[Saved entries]

━━━━━━━━━━━━━━━━

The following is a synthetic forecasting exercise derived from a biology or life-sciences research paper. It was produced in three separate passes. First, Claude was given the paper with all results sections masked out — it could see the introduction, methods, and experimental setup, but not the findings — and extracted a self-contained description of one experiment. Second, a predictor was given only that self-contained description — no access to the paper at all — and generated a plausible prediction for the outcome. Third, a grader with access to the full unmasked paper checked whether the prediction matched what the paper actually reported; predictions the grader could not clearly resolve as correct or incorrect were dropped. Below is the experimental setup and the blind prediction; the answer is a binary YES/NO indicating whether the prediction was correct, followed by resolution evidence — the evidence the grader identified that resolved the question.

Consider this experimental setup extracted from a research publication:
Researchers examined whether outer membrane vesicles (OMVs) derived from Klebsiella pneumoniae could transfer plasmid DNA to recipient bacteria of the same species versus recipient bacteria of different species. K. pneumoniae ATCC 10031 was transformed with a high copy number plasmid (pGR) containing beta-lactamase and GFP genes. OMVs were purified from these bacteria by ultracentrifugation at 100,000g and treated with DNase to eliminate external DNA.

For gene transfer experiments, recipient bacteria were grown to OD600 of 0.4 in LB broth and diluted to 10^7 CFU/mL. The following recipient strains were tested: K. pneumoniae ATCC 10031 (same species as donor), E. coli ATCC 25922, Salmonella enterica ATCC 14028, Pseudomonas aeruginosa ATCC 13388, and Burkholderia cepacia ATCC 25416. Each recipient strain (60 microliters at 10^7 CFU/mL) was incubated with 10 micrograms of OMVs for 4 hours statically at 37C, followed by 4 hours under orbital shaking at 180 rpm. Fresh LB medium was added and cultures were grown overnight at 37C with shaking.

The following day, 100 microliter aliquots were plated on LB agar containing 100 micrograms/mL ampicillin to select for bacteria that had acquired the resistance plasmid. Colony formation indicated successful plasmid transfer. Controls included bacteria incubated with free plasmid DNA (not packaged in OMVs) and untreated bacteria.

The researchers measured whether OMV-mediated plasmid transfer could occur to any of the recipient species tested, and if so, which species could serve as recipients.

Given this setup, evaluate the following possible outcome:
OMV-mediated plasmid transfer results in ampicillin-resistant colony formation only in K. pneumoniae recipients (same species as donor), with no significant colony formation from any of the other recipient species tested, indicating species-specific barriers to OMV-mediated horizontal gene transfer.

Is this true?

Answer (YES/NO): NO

━━━━━━━━━━━━━━━━

### Exercise description
Which lines above run from the one containing "The researchers measured" to the one containing "Given this setup, evaluate"? Give them again exactly, both ends included.

### Output below
The researchers measured whether OMV-mediated plasmid transfer could occur to any of the recipient species tested, and if so, which species could serve as recipients.

Given this setup, evaluate the following possible outcome:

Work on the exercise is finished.